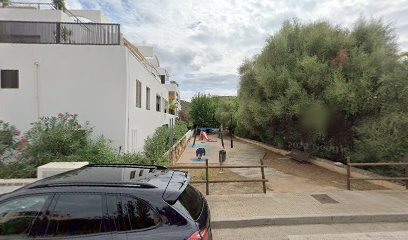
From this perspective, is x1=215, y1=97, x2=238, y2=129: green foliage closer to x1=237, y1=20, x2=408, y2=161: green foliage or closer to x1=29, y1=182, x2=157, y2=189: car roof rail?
x1=237, y1=20, x2=408, y2=161: green foliage

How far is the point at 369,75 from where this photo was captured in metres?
11.8

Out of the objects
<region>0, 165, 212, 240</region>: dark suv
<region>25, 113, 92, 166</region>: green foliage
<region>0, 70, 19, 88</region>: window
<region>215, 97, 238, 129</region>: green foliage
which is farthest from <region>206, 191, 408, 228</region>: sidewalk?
<region>215, 97, 238, 129</region>: green foliage

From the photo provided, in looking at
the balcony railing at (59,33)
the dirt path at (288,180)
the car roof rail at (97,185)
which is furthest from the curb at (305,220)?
the balcony railing at (59,33)

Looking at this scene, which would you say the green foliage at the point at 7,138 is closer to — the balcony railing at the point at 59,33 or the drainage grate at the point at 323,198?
the balcony railing at the point at 59,33

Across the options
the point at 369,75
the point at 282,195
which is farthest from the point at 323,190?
the point at 369,75

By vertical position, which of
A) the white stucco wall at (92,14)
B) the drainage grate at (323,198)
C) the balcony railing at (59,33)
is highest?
the white stucco wall at (92,14)

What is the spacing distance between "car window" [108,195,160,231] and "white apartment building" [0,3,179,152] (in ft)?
21.1

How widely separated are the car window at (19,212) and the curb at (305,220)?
3.54 meters

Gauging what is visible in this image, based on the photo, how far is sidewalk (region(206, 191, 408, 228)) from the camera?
233 inches

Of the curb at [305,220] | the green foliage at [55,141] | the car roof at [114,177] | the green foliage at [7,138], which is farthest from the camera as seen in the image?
the green foliage at [7,138]

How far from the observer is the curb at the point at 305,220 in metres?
5.76

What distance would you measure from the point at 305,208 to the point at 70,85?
775 cm

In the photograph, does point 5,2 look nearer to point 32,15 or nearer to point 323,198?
point 32,15

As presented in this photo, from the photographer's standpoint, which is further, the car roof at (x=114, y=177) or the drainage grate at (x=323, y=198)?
the drainage grate at (x=323, y=198)
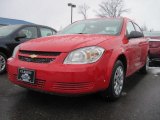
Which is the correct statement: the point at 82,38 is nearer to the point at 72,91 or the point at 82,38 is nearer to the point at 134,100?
the point at 72,91

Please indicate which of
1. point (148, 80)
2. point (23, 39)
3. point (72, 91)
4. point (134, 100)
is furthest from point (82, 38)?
point (23, 39)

┄┄┄┄┄┄┄┄┄┄┄┄┄┄┄┄┄┄┄┄

GIVEN TASK:
Reproduce every entry word for word, but omit the pictures.

FULL OUTPUT:
From this perspective, is x1=215, y1=97, x2=238, y2=129: green foliage closer to x1=237, y1=20, x2=408, y2=161: green foliage or closer to x1=29, y1=182, x2=157, y2=189: car roof rail?
x1=237, y1=20, x2=408, y2=161: green foliage

How far is the point at 369,75 from where this photo was captured in metres?
11.8

Out of the objects
<region>0, 165, 212, 240</region>: dark suv
<region>25, 113, 92, 166</region>: green foliage
<region>0, 70, 19, 88</region>: window
<region>215, 97, 238, 129</region>: green foliage
which is farthest from <region>206, 191, 408, 228</region>: sidewalk?
<region>215, 97, 238, 129</region>: green foliage

From the photo provided, in looking at
the balcony railing at (59,33)
the dirt path at (288,180)
the car roof rail at (97,185)
which is furthest from the curb at (305,220)?
the balcony railing at (59,33)

Looking at this scene, which would you say the green foliage at the point at 7,138 is closer to — the balcony railing at the point at 59,33 or the drainage grate at the point at 323,198?
the balcony railing at the point at 59,33

Across the options
the point at 369,75
the point at 282,195
which is farthest from the point at 323,190?
the point at 369,75

By vertical position, which of
A) the white stucco wall at (92,14)
B) the drainage grate at (323,198)
C) the balcony railing at (59,33)
is highest?
the white stucco wall at (92,14)

What is the spacing distance between "car window" [108,195,160,231] and "white apartment building" [0,3,179,152] (in ft)?
21.1

How widely separated are the car window at (19,212) and the curb at (305,220)?
3.54 meters

Gauging what is visible in this image, based on the photo, how far is sidewalk (region(206, 191, 408, 228)) from the camera?
233 inches

Of the curb at [305,220] | the green foliage at [55,141] | the car roof at [114,177] | the green foliage at [7,138], which is farthest from the camera as seen in the image?
the green foliage at [7,138]

How far from the observer is the curb at the point at 305,220 in metres?
5.76

What distance would you measure from the point at 305,208 to the point at 70,85?
775 cm

In the photograph, does point 5,2 look nearer to point 32,15 or nearer to point 323,198?
point 32,15

As presented in this photo, from the photographer's standpoint, which is further, the car roof at (x=114, y=177) or the drainage grate at (x=323, y=198)?
the drainage grate at (x=323, y=198)
Which is the correct statement: the point at 82,38 is nearer to the point at 72,91 or the point at 82,38 is nearer to the point at 134,100?
the point at 72,91

Please indicate which of
1. point (148, 80)
2. point (23, 39)
3. point (72, 91)
4. point (134, 100)
is furthest from point (82, 38)?
point (23, 39)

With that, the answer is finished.